_Problem:_ Could you repeat the entries below exactly, but only from the line with "this 612×407 image." through the line with "this 1270×952 image.", and without any picture?

*** Opening Excerpted records ***

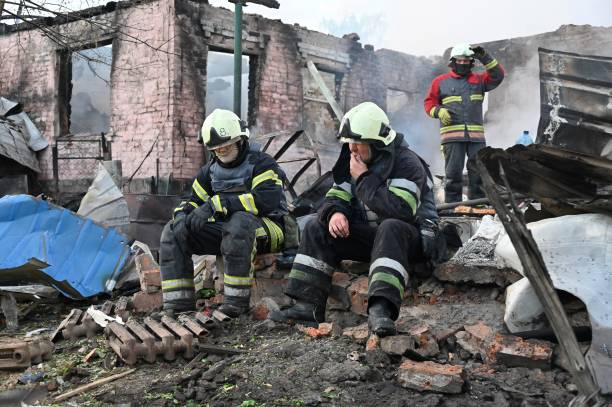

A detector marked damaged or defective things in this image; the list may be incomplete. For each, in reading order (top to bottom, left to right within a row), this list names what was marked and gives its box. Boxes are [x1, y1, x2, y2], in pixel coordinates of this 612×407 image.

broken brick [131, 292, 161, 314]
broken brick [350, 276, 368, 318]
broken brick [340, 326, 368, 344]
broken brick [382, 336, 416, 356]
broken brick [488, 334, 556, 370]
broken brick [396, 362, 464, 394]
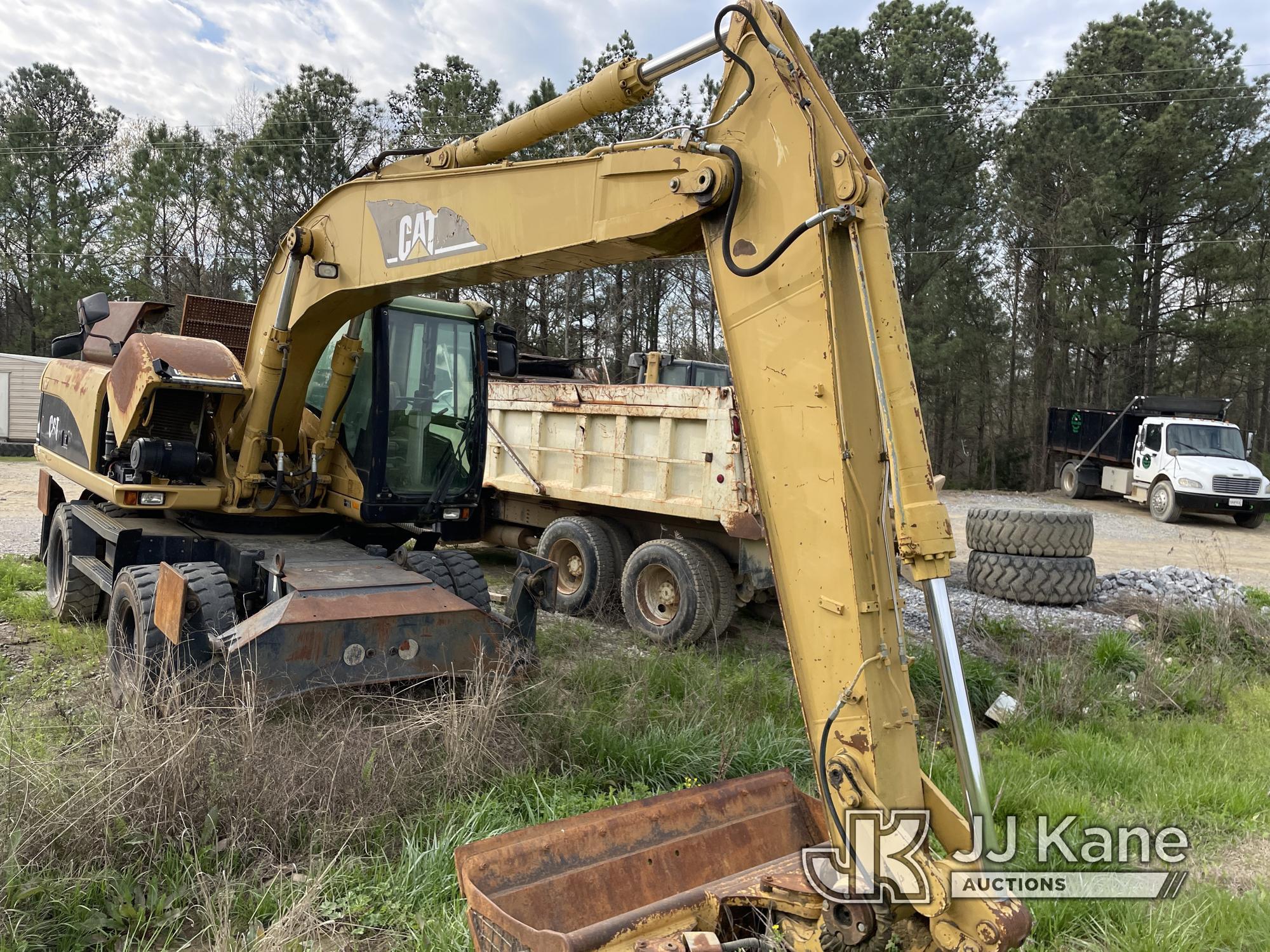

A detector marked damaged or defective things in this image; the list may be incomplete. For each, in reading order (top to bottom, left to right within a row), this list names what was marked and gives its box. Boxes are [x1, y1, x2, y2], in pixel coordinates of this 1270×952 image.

*** Closing Excerpted records ***
*** Opening Excerpted records ***

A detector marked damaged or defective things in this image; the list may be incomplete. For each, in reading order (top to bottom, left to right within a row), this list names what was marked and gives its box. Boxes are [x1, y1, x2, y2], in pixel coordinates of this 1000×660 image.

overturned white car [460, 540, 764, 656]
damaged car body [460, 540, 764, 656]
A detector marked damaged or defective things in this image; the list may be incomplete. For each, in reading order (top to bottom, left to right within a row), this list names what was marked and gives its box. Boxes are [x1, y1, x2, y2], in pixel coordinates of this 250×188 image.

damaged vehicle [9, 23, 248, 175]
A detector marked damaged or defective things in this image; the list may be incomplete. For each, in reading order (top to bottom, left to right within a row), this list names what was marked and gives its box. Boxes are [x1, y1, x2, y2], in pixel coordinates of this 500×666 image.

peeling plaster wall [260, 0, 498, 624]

*** Closing Excerpted records ***

_Response for this exercise:_
A detector marked damaged or defective things in this image; the list may be incomplete. For each, in reading order (top to bottom, left to right within a row), this list names what was marked and gives its box. Boxes are [x1, y1, x2, y2], in pixel coordinates of this 612×407 image.

broken brick [131, 292, 161, 314]
broken brick [350, 276, 368, 318]
broken brick [340, 326, 368, 344]
broken brick [382, 336, 416, 356]
broken brick [488, 334, 556, 370]
broken brick [396, 362, 464, 394]

A detector marked damaged or defective things in this image; the list may be incomplete. For each, in reading order (top to bottom, left to right within a row), this list names what was marked and gives its box. Boxes are [x1, y1, x2, y2], in pixel coordinates of this 1270×952 image.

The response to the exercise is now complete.